WHAT IS EXPECTED:
Extract the lines below without any change, beginning at the line that contains "Which do you think, from" and stopping after the final line.

Dataset rows:
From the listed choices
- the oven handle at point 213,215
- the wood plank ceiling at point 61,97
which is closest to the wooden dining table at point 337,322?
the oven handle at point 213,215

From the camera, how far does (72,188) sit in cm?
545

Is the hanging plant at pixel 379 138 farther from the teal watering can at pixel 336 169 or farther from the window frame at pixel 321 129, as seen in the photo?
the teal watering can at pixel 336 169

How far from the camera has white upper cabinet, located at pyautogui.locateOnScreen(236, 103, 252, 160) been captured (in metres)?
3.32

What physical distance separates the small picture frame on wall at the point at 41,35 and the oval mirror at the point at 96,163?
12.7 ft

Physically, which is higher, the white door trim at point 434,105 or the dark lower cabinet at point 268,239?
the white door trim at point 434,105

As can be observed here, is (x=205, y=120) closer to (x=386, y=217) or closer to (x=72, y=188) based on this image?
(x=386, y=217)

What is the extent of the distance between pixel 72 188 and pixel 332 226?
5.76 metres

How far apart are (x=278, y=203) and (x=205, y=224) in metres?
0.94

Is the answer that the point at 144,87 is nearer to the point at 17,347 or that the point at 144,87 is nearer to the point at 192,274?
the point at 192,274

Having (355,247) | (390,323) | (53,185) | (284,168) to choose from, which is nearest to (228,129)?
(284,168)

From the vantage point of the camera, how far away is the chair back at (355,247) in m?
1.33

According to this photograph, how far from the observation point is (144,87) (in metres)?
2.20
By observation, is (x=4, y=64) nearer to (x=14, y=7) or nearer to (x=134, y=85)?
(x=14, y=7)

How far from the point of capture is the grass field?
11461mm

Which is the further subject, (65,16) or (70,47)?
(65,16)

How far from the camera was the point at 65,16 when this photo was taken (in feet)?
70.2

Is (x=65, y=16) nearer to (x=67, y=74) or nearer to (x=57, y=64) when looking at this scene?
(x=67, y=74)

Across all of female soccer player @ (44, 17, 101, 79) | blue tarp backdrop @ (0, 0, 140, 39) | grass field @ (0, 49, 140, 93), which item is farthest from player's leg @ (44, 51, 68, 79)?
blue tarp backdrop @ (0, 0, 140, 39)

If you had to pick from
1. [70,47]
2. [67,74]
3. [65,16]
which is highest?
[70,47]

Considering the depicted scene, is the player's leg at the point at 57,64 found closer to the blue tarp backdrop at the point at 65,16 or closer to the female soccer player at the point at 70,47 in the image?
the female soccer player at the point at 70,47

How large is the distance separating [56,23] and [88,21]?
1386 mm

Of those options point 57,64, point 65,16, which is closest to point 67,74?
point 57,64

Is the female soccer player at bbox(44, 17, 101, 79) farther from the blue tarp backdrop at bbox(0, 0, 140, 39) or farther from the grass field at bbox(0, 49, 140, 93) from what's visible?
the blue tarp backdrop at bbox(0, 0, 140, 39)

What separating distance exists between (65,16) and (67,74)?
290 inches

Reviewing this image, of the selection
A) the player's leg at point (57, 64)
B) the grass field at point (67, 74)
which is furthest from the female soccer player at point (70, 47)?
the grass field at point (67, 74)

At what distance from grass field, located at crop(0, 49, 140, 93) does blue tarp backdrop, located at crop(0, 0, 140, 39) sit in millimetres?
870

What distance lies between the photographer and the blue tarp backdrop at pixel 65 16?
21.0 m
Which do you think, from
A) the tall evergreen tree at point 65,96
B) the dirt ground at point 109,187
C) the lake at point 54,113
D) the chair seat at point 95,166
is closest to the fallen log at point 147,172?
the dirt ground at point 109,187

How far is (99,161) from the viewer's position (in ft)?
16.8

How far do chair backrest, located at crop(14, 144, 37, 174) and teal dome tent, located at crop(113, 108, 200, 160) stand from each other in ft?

SOLUTION TO THIS EXERCISE:
Which do you think, from
A) the tall evergreen tree at point 65,96
B) the dirt ground at point 109,187
C) the lake at point 54,113
D) the chair seat at point 95,166
is closest to the fallen log at point 147,172?
the dirt ground at point 109,187

How far is (99,161) from the viewer's position (in ft)?
16.8

How far do chair backrest, located at crop(14, 144, 37, 174) and teal dome tent, located at crop(113, 108, 200, 160) stand from each other in ft?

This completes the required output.